Reproduce the lines below verbatim, starting with the line that contains "Used 2025 Ford" and ending with the line that contains "WMWXD1101EWR14900 - 2014", both included. Omit the pictures from your answer.

* Extracted information *
--

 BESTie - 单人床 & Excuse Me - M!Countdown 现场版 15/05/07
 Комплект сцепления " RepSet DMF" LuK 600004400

--

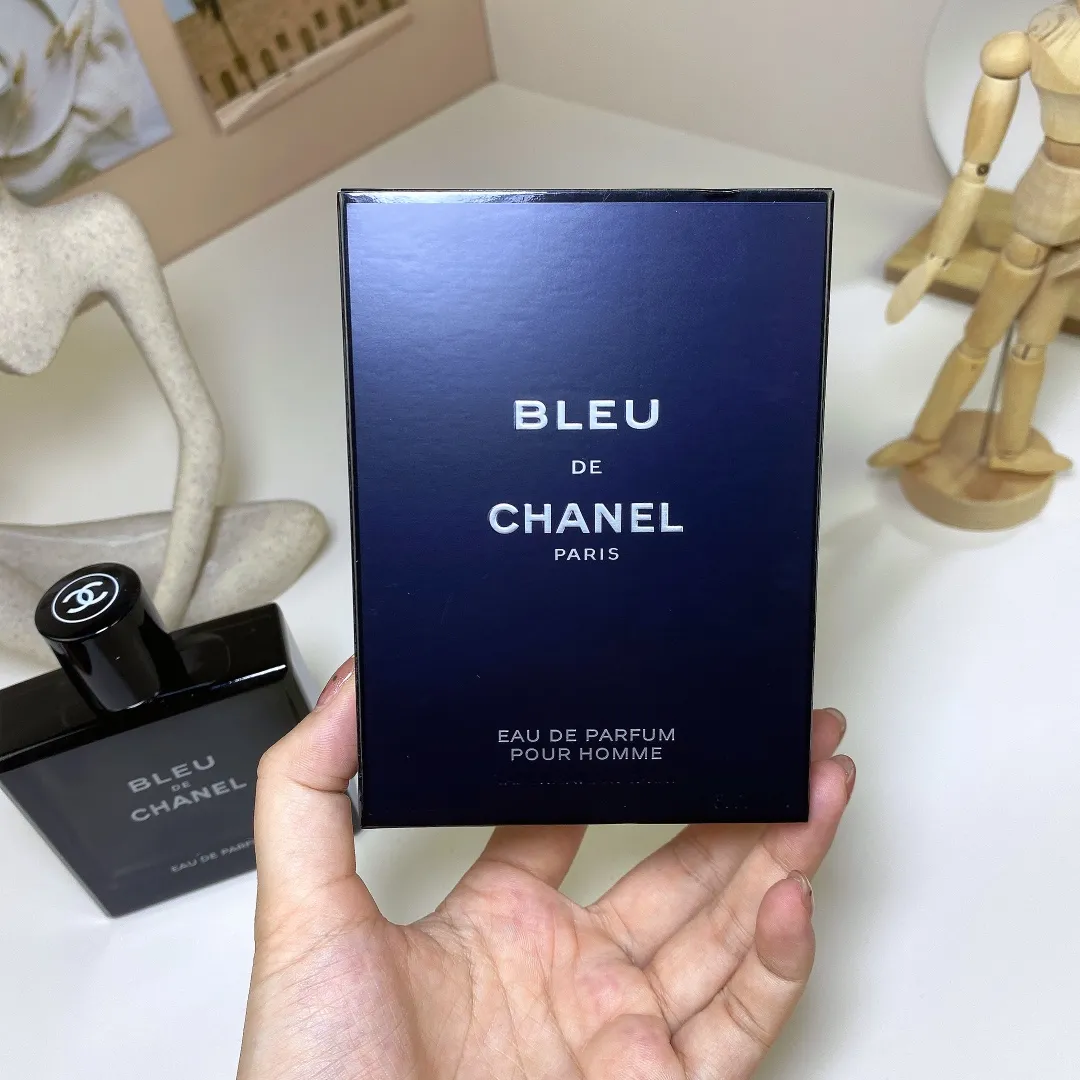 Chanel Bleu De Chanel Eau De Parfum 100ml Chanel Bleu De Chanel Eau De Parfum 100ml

--

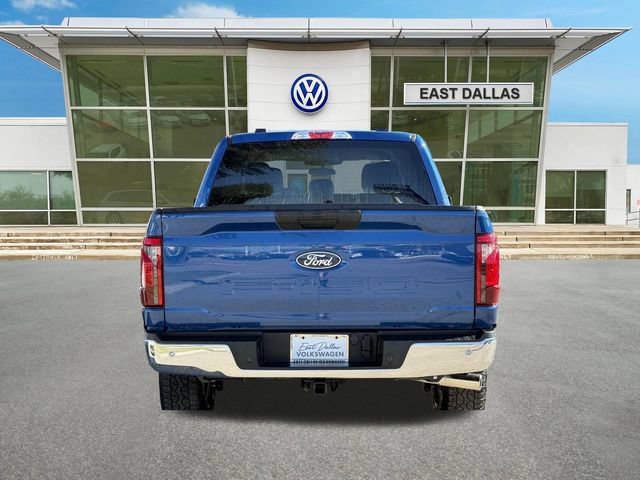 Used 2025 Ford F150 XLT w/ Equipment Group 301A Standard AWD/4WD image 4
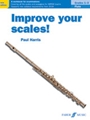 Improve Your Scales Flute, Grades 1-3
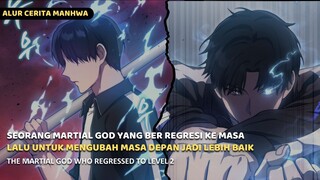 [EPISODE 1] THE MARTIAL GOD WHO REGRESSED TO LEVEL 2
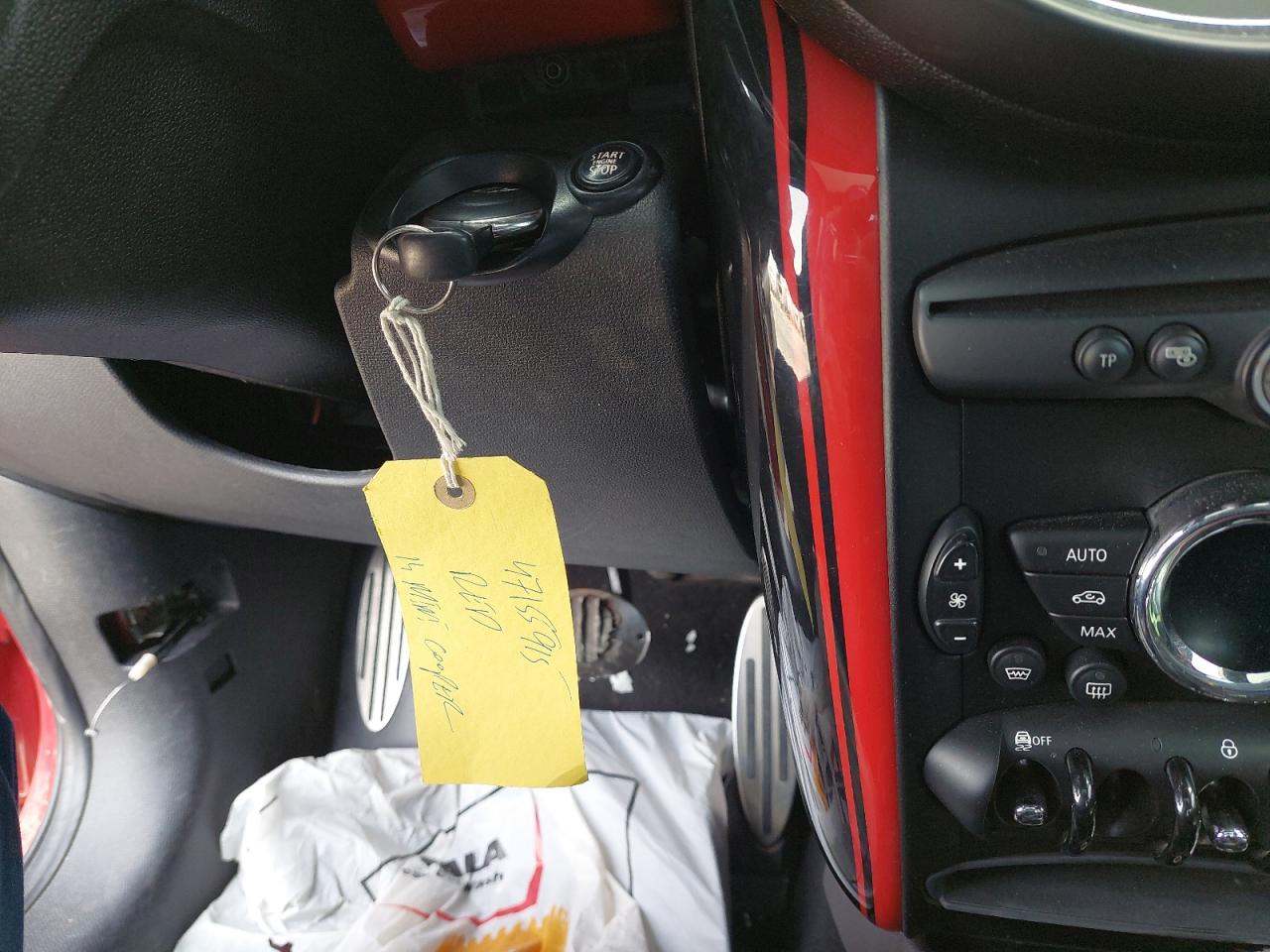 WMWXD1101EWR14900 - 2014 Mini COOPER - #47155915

--

* Finished exercise *
 Used 2025 Ford F150 XLT w/ Equipment Group 301A Standard AWD/4WD image 4
 Improve Your Scales Flute, Grades 1-3
 [EPISODE 1] THE MARTIAL GOD WHO REGRESSED TO LEVEL 2
 WMWXD1101EWR14900 - 2014 Mini COOPER - #47155915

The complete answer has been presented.